An alternative, as discussed above, is to use a standard fake, which may help cut dependencies and reduce the maintenance burden of direct instantiation. However, even that is not always that simple. Many times a good fake will similarly have dependencies it needs. For example, a FakeBar may end up needing to take in a FakeClock if the real Bar took a Clock. This is because a FakeClock is often a coordination point between different classes. (Imagine if Foo had another dependency Baz that also used a clock, you would want the FakeBaz to use the same FakeClock instance so things are coordinated when time is advanced). Managing these dependencies can quickly get out of hand.

This usually leads test authors to mocks. The mock solves the issue of tediously following these dependency chains, but has significant drawbacks in that it can easily get out of date silently and make the test useless in its overall goal of finding real bugs. Because no one checks the mock behavior besides the test author, this usually means that after enough time, there is a decent likelihood that the test is no longer testing a useful scenario.

Direct instantiation encourages incorrect scoping

By directly instantiating a dependency, you are assuming responsibility for correctly scoping that dependency. It is easy to accidentally create multiple instances of scoped bindings, or to provide the same instance of an unscoped binding multiple times.

For example, a FakeClock may contain global state that maintains the current time and allows advancing this time manually in tests. Because of this, it is marked as @Singleton so that the code under test and the test itself reference the same instance. But if an additional instance is directly instantiated by the test, multiple instances would exist. This would lead to code under test observing skewed timestamps, or the test advancing the current time to no effect.

Additionally, manually writing Provider and Lazy constructor parameters for scoped types is error-prone. You need to know whether the dependency is scoped, and store an instance of the object at the right level. For example, you would need to associate any @ActivityScoped bindings with the Activity under test, and recreate the dependency if the Activity undergoes a configuration change. To accurately reflect the real Dagger behavior, all of this would need to be made thread-safe.

Finally, if the scope of a dependency is later changed, the tests using that dependency will not actually reflect that change without manual updates. This prevents tests from detecting unintended changes due to a change in scope.

Direct instantiation encodes implementation details in the test

Direct instantiation also breaks the philosophy of not encoding implementation details in a test because the constructor call encodes details of its dependencies.

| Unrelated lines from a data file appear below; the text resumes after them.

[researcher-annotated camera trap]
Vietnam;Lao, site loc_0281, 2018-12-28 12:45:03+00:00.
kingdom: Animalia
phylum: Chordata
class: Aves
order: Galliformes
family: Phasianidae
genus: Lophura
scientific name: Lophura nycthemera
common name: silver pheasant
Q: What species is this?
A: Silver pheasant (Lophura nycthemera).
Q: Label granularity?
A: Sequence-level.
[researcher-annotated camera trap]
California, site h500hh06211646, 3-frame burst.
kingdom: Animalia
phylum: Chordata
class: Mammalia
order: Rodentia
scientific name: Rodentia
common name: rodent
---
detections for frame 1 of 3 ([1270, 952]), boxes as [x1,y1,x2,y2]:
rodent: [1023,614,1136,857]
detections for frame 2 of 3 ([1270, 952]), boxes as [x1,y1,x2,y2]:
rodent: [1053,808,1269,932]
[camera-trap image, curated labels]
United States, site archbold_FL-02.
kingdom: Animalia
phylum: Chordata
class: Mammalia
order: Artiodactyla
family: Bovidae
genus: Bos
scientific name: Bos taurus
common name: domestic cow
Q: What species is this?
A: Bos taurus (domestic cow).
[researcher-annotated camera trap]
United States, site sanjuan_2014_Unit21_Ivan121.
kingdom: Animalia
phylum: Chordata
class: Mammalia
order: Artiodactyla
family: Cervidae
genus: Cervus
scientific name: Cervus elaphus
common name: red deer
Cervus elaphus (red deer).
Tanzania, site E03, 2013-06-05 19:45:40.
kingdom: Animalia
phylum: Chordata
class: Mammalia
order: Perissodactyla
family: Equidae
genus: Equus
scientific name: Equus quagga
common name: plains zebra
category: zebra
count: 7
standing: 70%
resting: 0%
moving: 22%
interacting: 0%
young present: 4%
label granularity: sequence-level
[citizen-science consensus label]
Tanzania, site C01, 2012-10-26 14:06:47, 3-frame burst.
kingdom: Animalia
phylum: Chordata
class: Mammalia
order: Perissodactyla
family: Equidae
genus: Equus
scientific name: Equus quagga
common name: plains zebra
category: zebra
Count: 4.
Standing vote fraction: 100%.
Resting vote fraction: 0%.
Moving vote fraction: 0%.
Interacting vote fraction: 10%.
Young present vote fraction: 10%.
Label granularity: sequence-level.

If Bar were an @Inject constructor type, there is no reason a user of Foo needs to know about the existence of the Bar class as it could easily be an implementation detail from refactoring logic in Foo into another class private to the library.

To illustrate this point, consider if Foo had two dependencies like Foo(Bar, Baz). In Dagger, switching the order of these parameters on the @Inject constructor is a no-op. Yet if we were to test Foo via direct instantiation, we’d still have to update the test. Similarly, adding a usage of a new @Inject class or an optional binding would similarly be an invisible change for production users of the class, yet the test would still need to be updated.

Summary

Hilt was designed to fix the downside of using Dagger in tests in order to allow easy testing with real dependencies. Tests written using Hilt will have a better overall experience if they follow these principles.